中国の史書は、課税の基本となるせいか戸数を随分気にしている。魏志倭人伝でも倭の国の戸数の表示があるから抜き出す。
地域 | 戸(家)数 | ||
倭 | 對馬国 | 1000 | 戸 |
一大国 | 3000 | 家 | |
末盧国 | 4000 | 戸 | |
伊都国 | 1000 | 戸 | |
奴国 | 20000 | 戸 | |
不彌国 | 1000 | 家 | |
投馬国 | 50000 | 戸 | |
邪馬壹国 | 70000 | 戸 |
合計15万戸だ。一戸当たり4人とすると60万人の人口だ。
小山修三さん著書「縄文時代」において、日本国内の遺跡の数、大きさなどから類推して、西暦200年頃の日本の総人口を594900人とした[1]。
実に素晴らしい偶然の一致だ!
でもうま過ぎてあまり信用できない。
第一に、魏志倭人伝の戸数は邪馬台国が近畿にあったとしても日本全体の一部に過ぎない。だから魏志倭人伝から算出した人口は日本全体よりかなり少なくなければならない。
第二に、中国の使節は自分の業績を大きく見せるためにかなり誇大に報告している、と思う。10倍誇大にしたとしたら、実質6万人だ。
そうすると、中国の使節が見たり聞いたりして記録した範囲が日本全体の十分の一だというのはなんとなく納得できるような、あるいはこれで納得してはいけないと思わせるような微妙な数字になる。
ただ、ひとつ言えるのは魏志倭人伝の数字と、考古学的に推計した数字がまるっきり矛盾しているわけではない。

◆ ◆ ◆

> 作業一覧
1. 抜粋の表で戸数が示されている国名をすべて挙げてください。
2. 抜粋のうち、「第二に、中国の使節は自分の業」から始まり「り矛盾しているわけではない。」で終わる部分を一字一句違えずに書き写してください。

> 演習データ
◆ ◆ ◆

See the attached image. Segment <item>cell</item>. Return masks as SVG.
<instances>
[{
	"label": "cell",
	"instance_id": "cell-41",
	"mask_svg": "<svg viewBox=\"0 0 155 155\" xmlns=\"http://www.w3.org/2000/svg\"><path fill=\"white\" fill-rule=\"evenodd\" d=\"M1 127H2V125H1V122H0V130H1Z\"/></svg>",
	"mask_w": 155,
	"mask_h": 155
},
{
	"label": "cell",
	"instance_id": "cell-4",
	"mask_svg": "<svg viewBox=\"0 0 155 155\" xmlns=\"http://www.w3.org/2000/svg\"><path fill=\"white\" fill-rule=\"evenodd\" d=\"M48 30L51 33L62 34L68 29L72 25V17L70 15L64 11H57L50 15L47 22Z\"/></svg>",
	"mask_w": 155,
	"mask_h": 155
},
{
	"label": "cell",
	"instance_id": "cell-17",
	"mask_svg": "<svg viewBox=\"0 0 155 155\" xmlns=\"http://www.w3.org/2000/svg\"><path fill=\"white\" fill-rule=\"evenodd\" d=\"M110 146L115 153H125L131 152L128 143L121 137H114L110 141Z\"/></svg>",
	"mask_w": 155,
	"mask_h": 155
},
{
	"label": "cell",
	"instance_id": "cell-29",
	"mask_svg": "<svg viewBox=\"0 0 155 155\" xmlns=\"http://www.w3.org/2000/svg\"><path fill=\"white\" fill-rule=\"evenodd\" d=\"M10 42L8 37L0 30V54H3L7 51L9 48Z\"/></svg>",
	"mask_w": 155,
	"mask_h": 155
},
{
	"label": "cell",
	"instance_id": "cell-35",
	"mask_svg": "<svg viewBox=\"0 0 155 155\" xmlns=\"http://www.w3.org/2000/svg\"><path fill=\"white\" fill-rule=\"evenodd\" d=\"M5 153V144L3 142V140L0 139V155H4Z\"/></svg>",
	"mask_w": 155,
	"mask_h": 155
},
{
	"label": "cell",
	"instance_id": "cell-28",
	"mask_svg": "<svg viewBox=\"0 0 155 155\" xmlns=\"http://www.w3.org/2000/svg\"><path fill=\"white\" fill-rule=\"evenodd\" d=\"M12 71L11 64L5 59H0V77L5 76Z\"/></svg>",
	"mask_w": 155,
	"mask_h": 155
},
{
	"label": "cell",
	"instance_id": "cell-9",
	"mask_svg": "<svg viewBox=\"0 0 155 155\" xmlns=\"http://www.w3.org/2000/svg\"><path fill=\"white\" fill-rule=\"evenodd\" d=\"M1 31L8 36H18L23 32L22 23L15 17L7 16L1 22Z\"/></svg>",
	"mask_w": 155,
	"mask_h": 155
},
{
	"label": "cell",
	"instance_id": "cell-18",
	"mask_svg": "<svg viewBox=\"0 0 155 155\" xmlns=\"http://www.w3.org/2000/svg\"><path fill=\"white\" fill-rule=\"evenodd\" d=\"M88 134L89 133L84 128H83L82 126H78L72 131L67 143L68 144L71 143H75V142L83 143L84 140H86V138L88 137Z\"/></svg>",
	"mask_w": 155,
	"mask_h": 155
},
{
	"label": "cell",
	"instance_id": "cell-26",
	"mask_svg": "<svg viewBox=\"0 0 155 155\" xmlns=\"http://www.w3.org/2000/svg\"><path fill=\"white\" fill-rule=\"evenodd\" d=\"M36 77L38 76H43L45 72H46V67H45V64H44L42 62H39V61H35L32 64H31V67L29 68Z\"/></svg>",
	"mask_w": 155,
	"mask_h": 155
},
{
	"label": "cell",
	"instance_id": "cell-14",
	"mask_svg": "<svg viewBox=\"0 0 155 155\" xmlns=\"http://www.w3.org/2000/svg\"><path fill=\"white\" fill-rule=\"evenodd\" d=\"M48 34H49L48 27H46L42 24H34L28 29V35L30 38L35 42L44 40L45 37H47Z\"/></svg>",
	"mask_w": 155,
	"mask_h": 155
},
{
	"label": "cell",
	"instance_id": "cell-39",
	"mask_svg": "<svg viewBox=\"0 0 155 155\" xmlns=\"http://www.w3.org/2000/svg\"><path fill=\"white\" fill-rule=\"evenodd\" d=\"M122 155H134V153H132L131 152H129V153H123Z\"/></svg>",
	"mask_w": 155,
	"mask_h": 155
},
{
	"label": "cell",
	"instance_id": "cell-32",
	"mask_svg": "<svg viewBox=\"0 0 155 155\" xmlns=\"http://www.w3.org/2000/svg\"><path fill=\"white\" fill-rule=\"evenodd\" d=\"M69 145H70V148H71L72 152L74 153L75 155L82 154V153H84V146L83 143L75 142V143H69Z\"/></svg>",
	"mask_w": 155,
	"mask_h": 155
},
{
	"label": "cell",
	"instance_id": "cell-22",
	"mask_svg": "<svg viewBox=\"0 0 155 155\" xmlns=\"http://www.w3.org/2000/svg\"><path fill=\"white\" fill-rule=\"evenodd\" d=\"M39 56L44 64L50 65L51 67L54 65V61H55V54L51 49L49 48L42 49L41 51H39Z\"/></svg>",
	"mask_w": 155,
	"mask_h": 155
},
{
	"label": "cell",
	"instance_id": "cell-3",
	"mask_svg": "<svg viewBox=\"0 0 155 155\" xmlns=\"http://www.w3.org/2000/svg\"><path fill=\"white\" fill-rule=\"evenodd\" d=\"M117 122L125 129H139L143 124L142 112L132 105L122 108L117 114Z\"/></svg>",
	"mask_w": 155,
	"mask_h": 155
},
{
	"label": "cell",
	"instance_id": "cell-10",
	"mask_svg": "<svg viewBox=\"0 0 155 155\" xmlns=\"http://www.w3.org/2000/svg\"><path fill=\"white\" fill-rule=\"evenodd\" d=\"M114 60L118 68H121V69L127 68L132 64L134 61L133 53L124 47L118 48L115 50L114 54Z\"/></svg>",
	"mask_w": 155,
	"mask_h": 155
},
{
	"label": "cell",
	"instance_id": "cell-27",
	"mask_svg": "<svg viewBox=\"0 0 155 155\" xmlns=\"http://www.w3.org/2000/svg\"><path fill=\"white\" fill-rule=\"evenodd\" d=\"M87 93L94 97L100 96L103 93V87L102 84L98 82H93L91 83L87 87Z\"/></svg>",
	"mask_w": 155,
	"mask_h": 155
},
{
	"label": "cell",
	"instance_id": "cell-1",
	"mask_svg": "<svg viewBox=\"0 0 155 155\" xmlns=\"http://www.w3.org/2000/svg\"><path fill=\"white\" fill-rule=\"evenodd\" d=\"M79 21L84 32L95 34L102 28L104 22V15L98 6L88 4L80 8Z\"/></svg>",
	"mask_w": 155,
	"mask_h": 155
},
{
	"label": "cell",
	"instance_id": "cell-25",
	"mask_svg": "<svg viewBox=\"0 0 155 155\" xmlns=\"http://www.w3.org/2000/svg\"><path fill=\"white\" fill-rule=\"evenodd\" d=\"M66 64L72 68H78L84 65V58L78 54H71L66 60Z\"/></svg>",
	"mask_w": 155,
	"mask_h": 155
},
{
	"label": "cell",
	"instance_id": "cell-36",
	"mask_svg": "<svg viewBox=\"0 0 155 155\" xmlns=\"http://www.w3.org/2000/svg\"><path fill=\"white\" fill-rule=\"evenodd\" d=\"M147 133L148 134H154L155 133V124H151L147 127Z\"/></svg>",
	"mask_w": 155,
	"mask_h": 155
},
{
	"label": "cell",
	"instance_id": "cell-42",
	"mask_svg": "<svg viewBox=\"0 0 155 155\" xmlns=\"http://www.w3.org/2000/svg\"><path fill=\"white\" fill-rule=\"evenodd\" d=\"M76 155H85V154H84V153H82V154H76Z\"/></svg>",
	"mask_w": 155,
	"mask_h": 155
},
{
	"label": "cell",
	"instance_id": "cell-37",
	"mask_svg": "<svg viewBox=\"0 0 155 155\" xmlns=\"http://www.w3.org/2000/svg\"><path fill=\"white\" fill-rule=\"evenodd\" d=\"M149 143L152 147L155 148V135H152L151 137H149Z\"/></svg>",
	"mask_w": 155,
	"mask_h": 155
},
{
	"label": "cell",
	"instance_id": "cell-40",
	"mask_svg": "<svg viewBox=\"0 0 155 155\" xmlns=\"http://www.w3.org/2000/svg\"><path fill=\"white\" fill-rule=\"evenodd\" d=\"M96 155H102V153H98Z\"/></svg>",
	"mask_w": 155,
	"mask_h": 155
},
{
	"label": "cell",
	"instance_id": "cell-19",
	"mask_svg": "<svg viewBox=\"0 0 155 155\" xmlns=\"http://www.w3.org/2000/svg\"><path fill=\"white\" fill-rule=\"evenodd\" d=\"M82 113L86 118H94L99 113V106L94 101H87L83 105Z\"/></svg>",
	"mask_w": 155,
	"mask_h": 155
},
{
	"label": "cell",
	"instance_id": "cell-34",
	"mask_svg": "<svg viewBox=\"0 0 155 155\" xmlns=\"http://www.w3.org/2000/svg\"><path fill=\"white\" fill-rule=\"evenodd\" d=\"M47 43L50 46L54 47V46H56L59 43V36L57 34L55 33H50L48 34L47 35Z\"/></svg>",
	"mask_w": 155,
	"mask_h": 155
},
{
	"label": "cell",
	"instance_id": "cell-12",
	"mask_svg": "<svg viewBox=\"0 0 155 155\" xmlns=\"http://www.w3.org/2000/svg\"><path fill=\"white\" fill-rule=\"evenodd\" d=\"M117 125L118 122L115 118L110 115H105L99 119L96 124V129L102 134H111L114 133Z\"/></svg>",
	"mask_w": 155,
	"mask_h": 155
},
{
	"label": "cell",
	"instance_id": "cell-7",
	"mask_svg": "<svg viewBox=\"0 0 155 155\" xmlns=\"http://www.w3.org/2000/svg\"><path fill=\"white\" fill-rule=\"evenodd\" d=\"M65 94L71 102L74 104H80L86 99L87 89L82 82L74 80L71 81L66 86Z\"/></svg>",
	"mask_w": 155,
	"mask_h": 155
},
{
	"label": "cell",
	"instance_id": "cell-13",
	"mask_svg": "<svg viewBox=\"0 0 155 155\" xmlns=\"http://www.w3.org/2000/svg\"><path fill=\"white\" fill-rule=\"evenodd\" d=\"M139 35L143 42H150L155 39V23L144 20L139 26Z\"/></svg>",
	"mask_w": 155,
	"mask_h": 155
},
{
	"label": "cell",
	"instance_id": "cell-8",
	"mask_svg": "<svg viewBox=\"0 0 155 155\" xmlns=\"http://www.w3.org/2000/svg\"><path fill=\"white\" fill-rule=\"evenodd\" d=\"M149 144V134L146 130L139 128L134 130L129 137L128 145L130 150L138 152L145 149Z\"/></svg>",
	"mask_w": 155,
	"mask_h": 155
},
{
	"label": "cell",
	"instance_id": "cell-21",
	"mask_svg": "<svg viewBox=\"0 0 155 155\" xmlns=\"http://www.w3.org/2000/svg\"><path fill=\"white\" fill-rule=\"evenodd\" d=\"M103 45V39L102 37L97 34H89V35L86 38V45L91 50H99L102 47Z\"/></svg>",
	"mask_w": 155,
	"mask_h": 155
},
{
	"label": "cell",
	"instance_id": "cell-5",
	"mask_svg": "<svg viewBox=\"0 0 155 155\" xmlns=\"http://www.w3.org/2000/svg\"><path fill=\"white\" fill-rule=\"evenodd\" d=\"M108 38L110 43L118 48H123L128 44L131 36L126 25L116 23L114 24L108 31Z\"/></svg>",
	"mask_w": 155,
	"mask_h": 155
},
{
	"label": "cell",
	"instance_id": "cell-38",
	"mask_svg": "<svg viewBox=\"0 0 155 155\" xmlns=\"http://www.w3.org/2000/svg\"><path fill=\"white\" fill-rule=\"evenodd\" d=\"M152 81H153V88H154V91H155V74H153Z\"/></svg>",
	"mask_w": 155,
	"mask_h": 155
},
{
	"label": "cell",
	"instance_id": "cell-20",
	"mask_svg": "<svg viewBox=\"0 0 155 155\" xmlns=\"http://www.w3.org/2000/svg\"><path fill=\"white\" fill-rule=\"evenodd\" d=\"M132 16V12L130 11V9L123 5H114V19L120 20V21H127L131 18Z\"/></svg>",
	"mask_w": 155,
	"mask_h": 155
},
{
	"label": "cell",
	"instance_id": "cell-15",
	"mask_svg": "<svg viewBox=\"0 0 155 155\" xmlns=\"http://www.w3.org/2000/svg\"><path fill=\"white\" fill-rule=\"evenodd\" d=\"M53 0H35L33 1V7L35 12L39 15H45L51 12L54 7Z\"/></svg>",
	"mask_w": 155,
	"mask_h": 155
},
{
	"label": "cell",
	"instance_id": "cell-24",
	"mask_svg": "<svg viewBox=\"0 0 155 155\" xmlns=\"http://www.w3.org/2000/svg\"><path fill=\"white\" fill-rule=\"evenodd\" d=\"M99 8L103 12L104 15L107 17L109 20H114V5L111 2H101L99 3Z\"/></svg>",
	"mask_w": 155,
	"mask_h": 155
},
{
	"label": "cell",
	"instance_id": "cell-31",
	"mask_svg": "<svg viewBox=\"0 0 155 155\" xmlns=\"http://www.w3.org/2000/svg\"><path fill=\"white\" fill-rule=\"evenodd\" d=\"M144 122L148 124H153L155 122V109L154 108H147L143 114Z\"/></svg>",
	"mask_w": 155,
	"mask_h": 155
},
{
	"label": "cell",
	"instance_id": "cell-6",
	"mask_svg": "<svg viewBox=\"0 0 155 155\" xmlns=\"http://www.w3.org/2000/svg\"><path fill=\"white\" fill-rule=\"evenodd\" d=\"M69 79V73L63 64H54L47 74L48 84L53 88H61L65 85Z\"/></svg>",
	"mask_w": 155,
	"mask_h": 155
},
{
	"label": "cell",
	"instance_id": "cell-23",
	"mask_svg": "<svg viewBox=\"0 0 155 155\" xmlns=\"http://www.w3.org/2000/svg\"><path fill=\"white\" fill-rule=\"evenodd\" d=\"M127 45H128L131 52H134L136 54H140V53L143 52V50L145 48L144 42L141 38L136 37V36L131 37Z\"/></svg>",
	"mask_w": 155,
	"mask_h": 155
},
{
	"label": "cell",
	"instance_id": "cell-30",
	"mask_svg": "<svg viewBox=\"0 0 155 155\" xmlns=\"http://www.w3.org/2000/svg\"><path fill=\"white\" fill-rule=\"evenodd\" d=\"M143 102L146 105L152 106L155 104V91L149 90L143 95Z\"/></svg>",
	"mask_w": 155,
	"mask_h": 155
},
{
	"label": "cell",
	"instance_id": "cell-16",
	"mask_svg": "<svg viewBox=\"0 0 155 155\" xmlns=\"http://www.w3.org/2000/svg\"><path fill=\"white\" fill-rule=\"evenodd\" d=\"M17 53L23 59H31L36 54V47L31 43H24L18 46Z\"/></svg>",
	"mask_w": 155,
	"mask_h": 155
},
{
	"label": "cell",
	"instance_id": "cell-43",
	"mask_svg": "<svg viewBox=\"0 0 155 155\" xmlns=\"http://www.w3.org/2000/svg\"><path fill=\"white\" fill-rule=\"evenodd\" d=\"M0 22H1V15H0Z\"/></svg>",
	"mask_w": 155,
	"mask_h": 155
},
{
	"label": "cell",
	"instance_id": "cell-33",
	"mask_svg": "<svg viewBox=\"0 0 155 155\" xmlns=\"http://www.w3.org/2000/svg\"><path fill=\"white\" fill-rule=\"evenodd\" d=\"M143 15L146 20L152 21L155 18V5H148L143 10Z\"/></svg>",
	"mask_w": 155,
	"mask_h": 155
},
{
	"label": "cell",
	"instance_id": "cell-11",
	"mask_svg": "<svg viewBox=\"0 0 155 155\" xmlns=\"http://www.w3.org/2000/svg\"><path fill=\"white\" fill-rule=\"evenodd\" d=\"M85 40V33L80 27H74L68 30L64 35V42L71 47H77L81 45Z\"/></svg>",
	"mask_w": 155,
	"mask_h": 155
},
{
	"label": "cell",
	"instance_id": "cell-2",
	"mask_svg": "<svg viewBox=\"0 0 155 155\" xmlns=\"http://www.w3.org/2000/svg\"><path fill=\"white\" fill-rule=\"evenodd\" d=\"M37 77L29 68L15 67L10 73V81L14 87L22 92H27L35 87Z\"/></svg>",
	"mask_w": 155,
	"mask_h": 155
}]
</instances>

◆ ◆ ◆

> 解答一覧
1. 對馬国、一大国、末盧国、伊都国、奴国、不彌国、投馬国、邪馬壹国

2.
第二に、中国の使節は自分の業績を大きく見せるためにかなり誇大に報告している、と思う。10倍誇大にしたとしたら、実質6万人だ。
そうすると、中国の使節が見たり聞いたりして記録した範囲が日本全体の十分の一だというのはなんとなく納得できるような、あるいはこれで納得してはいけないと思わせるような微妙な数字になる。
ただ、ひとつ言えるのは魏志倭人伝の数字と、考古学的に推計した数字がまるっきり矛盾しているわけではない。